アドラーキャット



「だからホントにいいってば。私だって一応経験あるんだから。」

「……傑先輩と?」

「んー、まぁ、その人しかいないから経験豊富ってわけじゃな」


最後まで言えなかった。

荻野目くんに押し倒され、口を塞がれた。
しかもこのニャンコくん、ご丁寧に本当にベロチューかましてきた。
舌が絡まり合って、息が苦しくなってくる。
荻野目くんが離してくれたときには、すっかり息が荒くなっていた。

一体どれが荻野目くんのスイッチだったのか。

ガッと、私の頬に手をあてた荻野目くんの顔がまた近づいてきた。
その目は、ギラギラと。

「これからは、俺以外の奴には触れさせないで。
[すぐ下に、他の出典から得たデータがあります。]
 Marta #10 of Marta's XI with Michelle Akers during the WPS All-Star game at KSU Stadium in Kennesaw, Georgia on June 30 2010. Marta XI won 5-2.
」

そう言うと、痛いくらいぎゅっと抱きしめてきた。
広がる荻野目くんのあのふんわりとした甘い匂い。

「特に、傑先輩には絶対ダメ。」


そう呟いた荻野目くん。

あぁ、傑先輩がスイッチだったんですか。
よし、これからは気をつけよう。


「大丈夫だよ、私、荻野目くん以外嫌だし。」

そう言ってすりすりと背中を撫でてあげれば逆なででいた毛を下ろすように荻野目くんも落ち着いてきたようだ。


スリスリと頭を私の肩に押し付けてくるあたり、猫みたいで可愛い。





その後、私の首元にキスをして私を動揺させた後、ドヤ顔した荻野目くん。


明日あたり荻野目くんの鞄にコーラの蓋開けたまんま放り込んでやろうかな。